El concepto de coste social posee un doble sentido, y en este caso ambos son de aplicación. Por una parte, se refiere al gasto público dirigido a corregir disfunciones sociales, es decir, egresos que no obedecen a políticas de fomento, sino que están dirigidos a paliar riesgos y carencias de la sociedad fruto de sus disfunciones. Un ejemplo relacionado con la familia permite ilustrar con claridad la diferencia entre la acción de fomento y la paliativa. Las políticas universales de ayuda a la familia tienen como fin primordial facilitar que tal institución se constituya y permanezca porque sus efectos son considerados beneficiosos. Por otra parte, las ayudas a las familias monoparentales obedecen a otra lógica. No tienen porqué ser universales, porque su fin no es estimular su proliferación sino evitar la pobreza y la marginación en aquellas que presentan tal riesgo, dada su proclividad a situarse en esta zona de carencia, especialmente cuando se trata de familias formadas por mujeres con hijos a su cargo.  Las ayudas a las familias, universales, y a las familias monoparentales, se presentan dentro de un mismo tipo de políticas públicas, cuando se trata de dos tipos de actuación bien distintas. El primero constituye una inversión social dirigida a que las familias realicen de la mejor manera posible sus funciones. El segundo trata de paliar los daños que genera un coste social. Este segundo tipo de gasto público, como en general todos los relacionados con la lucha contra la marginación y la pobreza, son costes sociales, como lo son en otros ámbitos, el relativo a la asistencia social. Su presencia lleva aparejado otro coste de tipo distinto, el de oportunidad, que considera la pérdida que significan los recursos aplicados a paliar la disfunción social, y que por tanto no han podido aplicarse a otros fines de carácter productivo. Así, la necesidad de dedicar dinero contra el desempleo representa no poder invertirlo en la enseñanza. El paro es una de las más graves disfunciones sociales y su evitación resulta siempre mucho más beneficiosa. Esta lógica rige para todas las disfunciones. Una sociedad con menores costes sociales dispondrá de más recursos de fomento. Así, una colectividad que logre una mayor cohesión social deberá destinar menos dinero a paliar los efectos de la pobreza.

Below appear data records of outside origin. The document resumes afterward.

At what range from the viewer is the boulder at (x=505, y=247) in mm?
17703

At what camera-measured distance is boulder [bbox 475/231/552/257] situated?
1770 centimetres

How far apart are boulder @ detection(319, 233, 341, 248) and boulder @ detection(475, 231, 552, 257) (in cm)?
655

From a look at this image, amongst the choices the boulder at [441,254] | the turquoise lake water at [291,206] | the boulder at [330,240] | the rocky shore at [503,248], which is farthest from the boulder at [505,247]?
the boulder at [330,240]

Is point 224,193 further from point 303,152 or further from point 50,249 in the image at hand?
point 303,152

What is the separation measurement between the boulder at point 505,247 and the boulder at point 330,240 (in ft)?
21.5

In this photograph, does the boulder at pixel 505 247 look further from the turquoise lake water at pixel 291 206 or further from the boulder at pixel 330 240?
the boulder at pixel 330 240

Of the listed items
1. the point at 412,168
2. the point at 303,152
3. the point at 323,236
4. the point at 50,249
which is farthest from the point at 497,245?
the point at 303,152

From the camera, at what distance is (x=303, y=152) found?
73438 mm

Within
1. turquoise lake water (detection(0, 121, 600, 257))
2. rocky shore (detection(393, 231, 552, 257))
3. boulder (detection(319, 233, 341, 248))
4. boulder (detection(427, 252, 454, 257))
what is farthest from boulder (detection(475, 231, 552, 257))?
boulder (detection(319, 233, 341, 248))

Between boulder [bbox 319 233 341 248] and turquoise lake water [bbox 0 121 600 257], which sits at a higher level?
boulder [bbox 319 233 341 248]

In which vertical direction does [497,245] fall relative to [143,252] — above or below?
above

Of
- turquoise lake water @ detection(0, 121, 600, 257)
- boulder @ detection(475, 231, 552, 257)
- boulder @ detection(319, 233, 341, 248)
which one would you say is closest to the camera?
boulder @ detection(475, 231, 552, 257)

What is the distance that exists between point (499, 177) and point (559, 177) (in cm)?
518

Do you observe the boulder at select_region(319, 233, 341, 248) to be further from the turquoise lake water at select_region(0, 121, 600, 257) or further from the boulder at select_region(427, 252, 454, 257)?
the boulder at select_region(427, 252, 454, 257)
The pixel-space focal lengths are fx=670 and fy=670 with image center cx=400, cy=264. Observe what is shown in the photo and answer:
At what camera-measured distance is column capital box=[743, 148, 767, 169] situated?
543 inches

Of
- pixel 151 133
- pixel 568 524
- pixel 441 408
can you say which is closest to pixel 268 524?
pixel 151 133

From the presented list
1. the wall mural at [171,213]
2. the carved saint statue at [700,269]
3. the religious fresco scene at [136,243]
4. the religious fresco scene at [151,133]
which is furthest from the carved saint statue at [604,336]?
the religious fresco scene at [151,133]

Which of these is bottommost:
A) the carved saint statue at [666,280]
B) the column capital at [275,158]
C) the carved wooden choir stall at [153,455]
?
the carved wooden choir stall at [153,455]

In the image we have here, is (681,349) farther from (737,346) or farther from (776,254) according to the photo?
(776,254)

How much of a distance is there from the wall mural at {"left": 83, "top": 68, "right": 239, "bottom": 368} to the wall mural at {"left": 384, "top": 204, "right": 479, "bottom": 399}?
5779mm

Existe otra acepción de coste social. Se refiere al agregado formado por el coste interno que soporta el generador de la acción, más el coste externo que recae sobre la sociedad, y que no es pagado por el sujeto que lo ha generado. Un caso típico es el impacto ambiental. Afecta a toda la sociedad, pero lo producen una serie de agentes individuales como los vehículos o las actividades que vierten productos contaminantes al medio ambiente. Se intenta cada vez con mayor coerción que este tipo de externalidad negativa tenga una contrapartida económica, pero en multitud de casos no es así. En lo que podríamos calificar de ecología humana, existe una externalización del coste generado por un agente individual; los graffitis son un ejemplo de ello, en el caso del espacio público, pero también se da en conductas de riesgo, para situar otra tipología, como conducir bebido o ser promiscuo. En ambos casos se puede producir un coste externo, en términos de accidentes o de ETS.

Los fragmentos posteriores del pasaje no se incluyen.